We all have different ways of coping with life. Some of us turn to poetry and allow the worries and sorrows to wash through us. Some have religion and/or powerful faith. Some immerse themselves in work. Some turn to the bottle. It seems to me the choices we have over our vices, distractions, escapes, and comforts are not wholly of our own predilection, but also a function of experience, circumstance, predisposition, and skills.
“Suicide is slow with liquor,” as Ozzy Osbourne sang. Today I honor those who hung in there and chose the gradual demise through drinking, rather than a gunshot. I am thankful for the extra time their path allowed me, and in some cases still allows me, with such beautiful, tortured souls. Apparently, not everyone can do that.
I’m also thankful for knowing those amazing friends, artists, and musicians that took their own lives. It’s very sad. And can’t help but lead to that plaguing “What if…”
I can only assume they did the best they could.
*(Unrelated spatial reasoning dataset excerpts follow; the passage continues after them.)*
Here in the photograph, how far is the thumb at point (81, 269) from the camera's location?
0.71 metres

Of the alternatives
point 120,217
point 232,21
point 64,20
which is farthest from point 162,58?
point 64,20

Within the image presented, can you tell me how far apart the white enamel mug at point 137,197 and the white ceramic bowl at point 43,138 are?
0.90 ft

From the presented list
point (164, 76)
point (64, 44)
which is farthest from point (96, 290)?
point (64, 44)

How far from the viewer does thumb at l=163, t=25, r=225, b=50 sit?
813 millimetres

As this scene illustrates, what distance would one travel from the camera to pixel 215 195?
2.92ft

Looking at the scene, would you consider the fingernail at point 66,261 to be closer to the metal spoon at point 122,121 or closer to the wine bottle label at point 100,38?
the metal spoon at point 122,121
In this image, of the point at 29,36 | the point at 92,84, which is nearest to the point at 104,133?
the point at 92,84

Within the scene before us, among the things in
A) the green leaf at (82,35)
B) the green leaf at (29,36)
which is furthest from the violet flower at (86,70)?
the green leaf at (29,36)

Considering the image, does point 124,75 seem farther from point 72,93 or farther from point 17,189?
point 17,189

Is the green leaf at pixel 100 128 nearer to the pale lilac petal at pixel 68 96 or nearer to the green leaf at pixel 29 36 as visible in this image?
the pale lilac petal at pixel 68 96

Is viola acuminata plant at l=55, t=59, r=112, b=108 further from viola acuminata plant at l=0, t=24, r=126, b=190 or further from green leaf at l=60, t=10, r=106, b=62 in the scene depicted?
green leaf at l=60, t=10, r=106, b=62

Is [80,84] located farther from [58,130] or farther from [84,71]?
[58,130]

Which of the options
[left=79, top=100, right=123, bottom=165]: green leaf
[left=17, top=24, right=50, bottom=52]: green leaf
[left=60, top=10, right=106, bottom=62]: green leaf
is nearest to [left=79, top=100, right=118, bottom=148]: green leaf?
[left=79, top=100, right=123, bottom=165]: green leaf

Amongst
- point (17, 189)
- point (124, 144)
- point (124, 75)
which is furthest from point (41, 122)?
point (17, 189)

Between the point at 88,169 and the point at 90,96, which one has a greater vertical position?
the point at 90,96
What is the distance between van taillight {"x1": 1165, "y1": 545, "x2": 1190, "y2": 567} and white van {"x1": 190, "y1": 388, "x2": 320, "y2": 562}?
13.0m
I often say, “Life is sometimes just about endurance.” (And then laugh because it feels particularly goofy to quote oneself. But whatever gets one through, right?) It’s easy for me to say, because I’ve been lucky. A beautiful sunset near-always supersedes any internal anguish I may feel. Not everyone can wait for the sunset or see it’s beauty past their own torment. I have to bow in honor of those who can’t and still hold on, while also respecting those that can’t and don’t, while trying to keep the “What ifs” at bay with the help of all of my wonderful friends and thinkers that stay alive. Thank you for doing so!